To many analysts, South Dakota governor Krtisti Noem checked all the right boxes to be Donald Trump’s running mate. She’s a hard-right conservative, a successful and popular governor, an effective speaker, attractive, and a woman. (I must interject here that I find it just a bit hypocritical that the GOP, as it derides and condemns the diversity fad as it makes tribal membership more important than merit, skill, competence and experience, that Trump is almost certainly going to choose a woman or a black man as his VP. The least he could do to defy the Left is pick a Jew…). Noem seemed to be leading the race to be Trump’s second-in-command, in the view of many experts.

And then, as Frank and Nancy would say, she went and spoiled it all by saying something stupid like ‘I shot my dog because I couldn’t be bothered to train it.’

“Ethics Dunce” doesn’t adequately describe what Noem’s new book “No Going Back: The Truth on What’s Wrong with Politics and How We Move America Forward,” which will be released in May, reveals about her. Yes, she’s notably missing some key ethics alarms and some pretty basic ones at that, like “Be kind to animals, because they are innocents,” one of my late wife’s mantras. Noem is also, however, lacking in basic understanding of public sensibilities and has the political instincts of a Kamikaze pilot.

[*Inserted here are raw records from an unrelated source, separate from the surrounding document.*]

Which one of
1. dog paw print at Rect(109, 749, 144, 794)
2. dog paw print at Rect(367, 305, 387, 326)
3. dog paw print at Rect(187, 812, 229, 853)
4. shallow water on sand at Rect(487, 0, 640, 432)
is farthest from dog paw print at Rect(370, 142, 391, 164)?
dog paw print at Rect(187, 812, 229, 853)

“I guess if I were a better politician I wouldn’t tell the story here,” Noem wrote after detailing the horrible story of how she lured “Cricket,” a 14-month old wire-haired pointer, to a gravel pit and shot her because the dog had failed her first pheasant hunting attempt. This wasn’t “Old Yeller”: Cricket wasn’t sick, or dangerous, or old. Cricket, as Noem’s account makes clear, just hadn’t been trained….you know, like Joe Biden’s “bad” German Shepherd, Commander.